ISTAT: gli indicatori del benessere dei giovani, in Italia, sono ai livelli più bassi in Europa e, nel 2022, quasi un ragazzo su due tra 18 e 34 anni ha almeno un segnale di deprivazione

by giuliomagnifico

4 comments
  1. Tralasciando le notizie negative, che sono la maggioranza, dal calo demografico, alle scuole non a norma, passando per i salari bassi; ci sono anche un paio di indicatori positivi, come il calo dei Neet e il calo di chi non finisce le superiori. Cerco di essere positivo!
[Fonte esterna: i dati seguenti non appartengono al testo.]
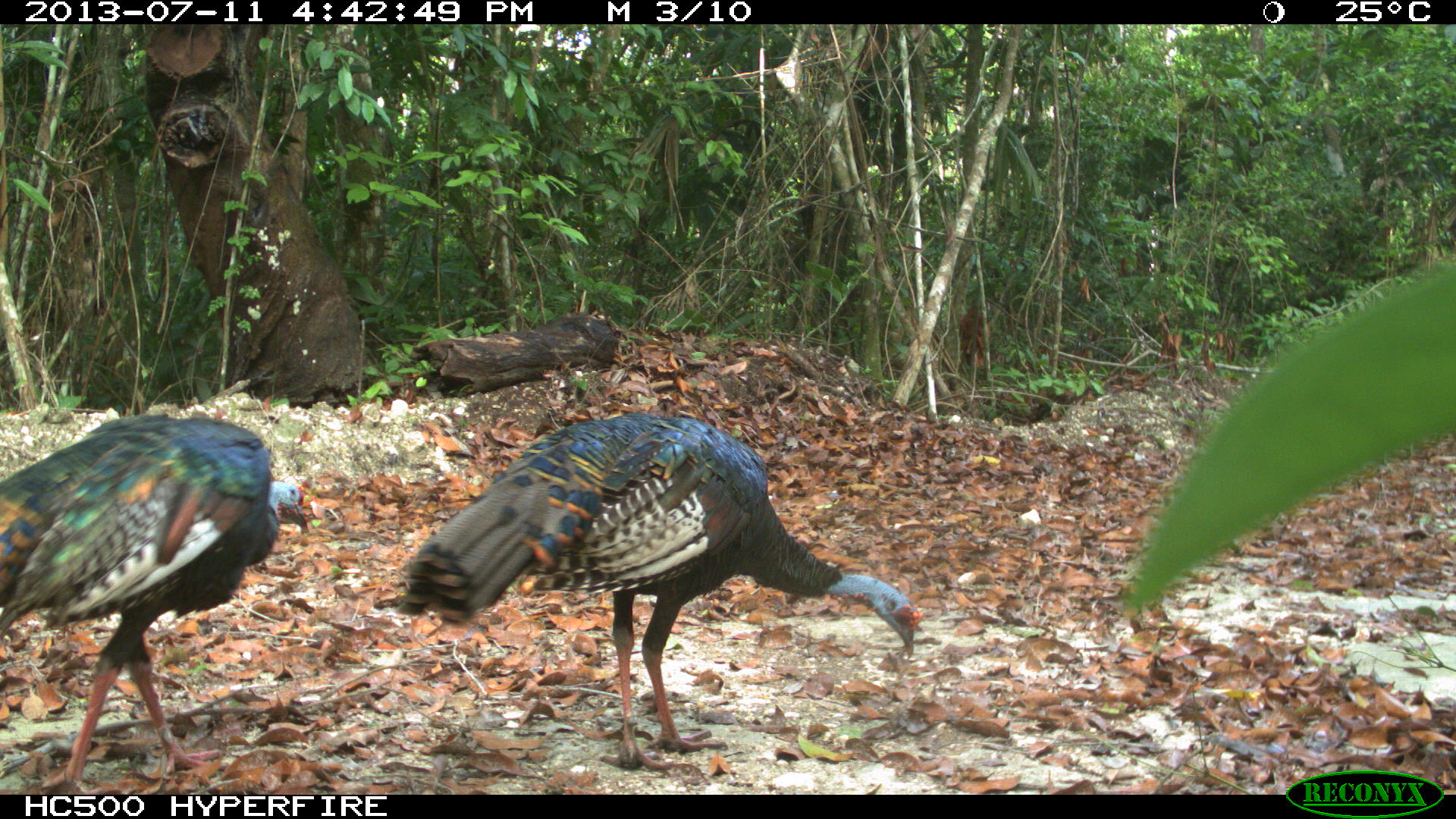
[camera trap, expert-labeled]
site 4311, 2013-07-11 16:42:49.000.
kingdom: Animalia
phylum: Chordata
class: Aves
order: Galliformes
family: Phasianidae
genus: Meleagris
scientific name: Meleagris ocellata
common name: ocellated turkey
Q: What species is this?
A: Meleagris ocellata (ocellated turkey).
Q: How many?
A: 3.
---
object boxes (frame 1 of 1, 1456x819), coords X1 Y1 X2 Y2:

  2. Emigrare non è mai stato così facile e incentivato prima d’ora

  3. I miei amici colleghi specializzandi in Italia:
    – lavorano 12 h al giorno
    – straordinari ovviamente non pagati
    – guadagnano 1400 netti al mese
    – imparano molto poco, più che altro fanno della gran burocrazia

    Io specializzando in Germania:
    – lavoro 8-10h al giorno in ospedale
    – imparo molto, pubblico altrettanto
    – straordinari pagati
    – minimo 3k netti al mese, a salire

    Perché uno dovrebbe rimanere in Italia a fare il medico? Spirito di sacrificio?

    Imparate una lingua, oltre all’inglese possibilmente (questa all’estero viene data per scontato, non è una skill in più che si ha), e andatevene

  4. >quasi un ragazzo su due tra 18 e 34 anni ha almeno un segnale di deprivazione

    E almeno tre ragazzi su quattro hanno segnali di depravazione!